Has the green economy failed us? The latest jobs report showed modest growth in the private sector with roughly 80,000 new jobs (the disappointment in the jobs report was partially due to the public sector shedding some 14,000 jobs last month). It’s not as fast a recovery as some would like, and the economy continues to dominate headlines.
Natural Capitalism was perhaps the foundational work showcasing how we could revolutionize our economy, create millions of jobs, and improve our social and environmental conditions with a transition to technologies and mindsets that allowed for change. But that was written over 20 years ago. What’s happened, and more importantly, why isn’t the economy recovering faster now through green jobs development?
The answer, according to Robert Reich, former Secretary of Labor, is that we’re historically, in terms of who has money to spend, at a place that is reminiscent of the leadup to the Great Depression. Keep in mind that an astonishing 70% of our GDP is derived from consumer spending. It’s about half of that in China, just for comparison, where exports, government spending, and a whole host of other stimuli keep consumer spending as a less important variable in economic success.
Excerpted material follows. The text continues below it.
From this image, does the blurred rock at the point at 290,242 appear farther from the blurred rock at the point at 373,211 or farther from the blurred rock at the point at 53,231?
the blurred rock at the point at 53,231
Consumers have been encouraged to, and successfully have, shopped us out of recession before. Either through excessive debt in credit cards, unsustainable bubbles like the most recent housing bubble, or through new entrants to the workforce (women), we’ve continued to shoulder the majority of the burden in terms of getting the economy going.
Statistically speaking, most Americans spend everything they make, and then some. Except the rich. Some key statistics, according to Reich:
- Throughout the 1920’s, income became increasingly concentrated among the rich. By 1928, the top 1% made 23.94% of all income. (1929, of course, was Black Friday and the beginning of the Great Depression).
- The same trend has been going on since 1980, and as of a few years ago, 23.5% of income went to the top 1%.
- In 1953, the top 1% made 9.9% of total income, and 30 years of economic prosperity followed.
Measures like Property Assessed Clean Energy (PACE) can allow the middle class to once again spend money they don’t have, and can create jobs in the green economy. The idea is that the upfront cost of the solar, energy efficiency, or other retrofits to homes can be borne by public bond, with a lien placed on the home to be paid off over time through increased property taxes. PACE is a popular concept that makes good economic sense and needs to be supported, though it has hit hurdles that have proven difficult to overcome.
Other than some innovative new policies like PACE, crowdfunding and other “new economy” developments may help drive economic growth, but the bottom line is that the rich simply don’t spend the way that the middle class does, and therefore as wealth continues to amass in the top 1%, the economy becomes top heavy and will inevitably continue to struggle through a longer than necessary recession.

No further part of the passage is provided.